Regeneration is a creature ability most common on Green or Black creatures. It prevents a creature from being destroyed by paying the Regenerate mana cost, meaning the creature survives if it was originally going to be destroyed. Any damage dealt to the creature prior to being regenerated is removed. Any damage dealt to the creature after being regenerated remains until end of turn. There are creatures which can regenerate themselves or others and Enchantments which give a creature the Regenerate ability. There are non-Creature non-Enchantment cards which let you regenerate a creature. You need to pay (in most cases) a mana cost to regenerate a creature. Sometimes, you need to sacrifice a creature, or you may need to pay Life as well. You can regenerate a creature as many times as you want each turn for so long you can pay the cost. You have to pay the Regenerate cost each time it would be Regenerated.

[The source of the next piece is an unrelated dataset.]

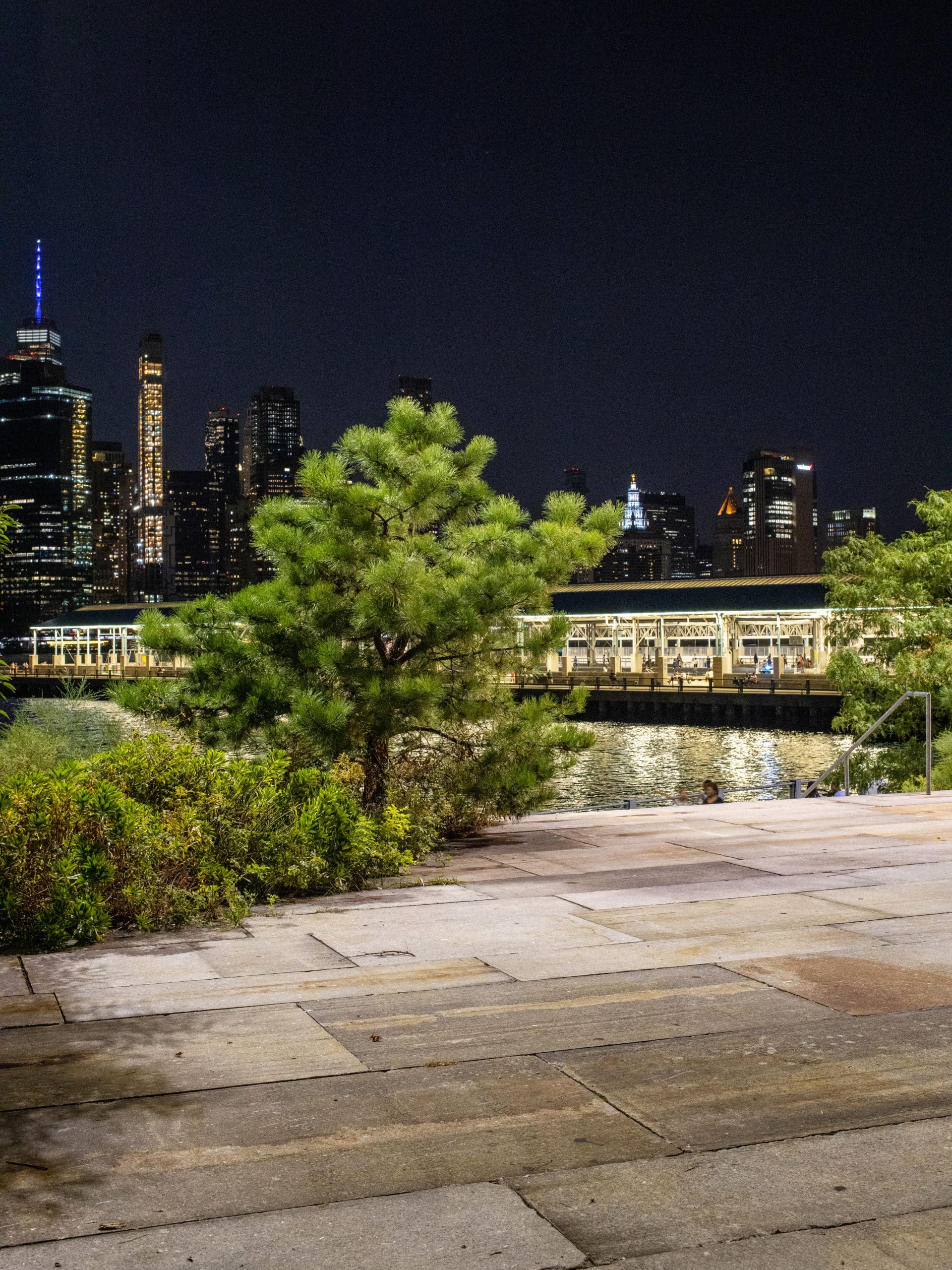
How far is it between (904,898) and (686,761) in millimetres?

When a creature CAN'T be regenerated.
- When a creature's Toughness is reduced to 0, it is sent to the graveyard as a state-based effect.
- When a creature is returned to the hand of the controller/player/...

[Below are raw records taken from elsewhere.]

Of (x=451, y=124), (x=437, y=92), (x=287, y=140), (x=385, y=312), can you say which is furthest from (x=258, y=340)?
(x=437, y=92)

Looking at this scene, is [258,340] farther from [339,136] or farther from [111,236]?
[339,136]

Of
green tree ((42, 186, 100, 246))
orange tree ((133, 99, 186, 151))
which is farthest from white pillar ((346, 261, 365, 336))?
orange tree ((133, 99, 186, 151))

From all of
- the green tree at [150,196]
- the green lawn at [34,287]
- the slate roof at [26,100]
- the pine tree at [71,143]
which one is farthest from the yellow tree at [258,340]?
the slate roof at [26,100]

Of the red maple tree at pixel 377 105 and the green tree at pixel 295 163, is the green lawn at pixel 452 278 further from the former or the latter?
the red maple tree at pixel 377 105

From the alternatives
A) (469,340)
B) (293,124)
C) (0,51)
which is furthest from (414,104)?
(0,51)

- When a creature is already in the graveyard. You can't use regeneration to raise the creatures from death, only to prevent it.
- When a card says it can't be regenerated (example: Terror).

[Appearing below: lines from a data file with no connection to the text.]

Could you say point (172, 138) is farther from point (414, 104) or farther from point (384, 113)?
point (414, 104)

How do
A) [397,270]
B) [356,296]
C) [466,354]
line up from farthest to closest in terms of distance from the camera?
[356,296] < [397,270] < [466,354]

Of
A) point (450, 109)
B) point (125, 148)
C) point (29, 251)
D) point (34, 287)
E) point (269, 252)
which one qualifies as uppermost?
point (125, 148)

- When a creature is sacrificed.
A creature that has been dealt lethal damage and been regenerated gets tapped afterwards. However, creatures who are already tapped still can be regenerated, but remain tapped.
Attacking after Regeneration
When you regenerate a creature, you can attack in the same turn it was regenerated (and doesn't have Summoning Sickness or any other effect which says so) but only if you can get it untapped.
Deathtouch and Regeneration
You can regenerate from Deathtouch by paying the regeneration cost.
If a creature blocking or blocked by a creature with Deathtouch is dealt enough combat damage to destroy it, its controller does not have to pay regeneration costs twice to keep it alive. One regeneration effect is enough to prevent both lethal damage and Deathtouch.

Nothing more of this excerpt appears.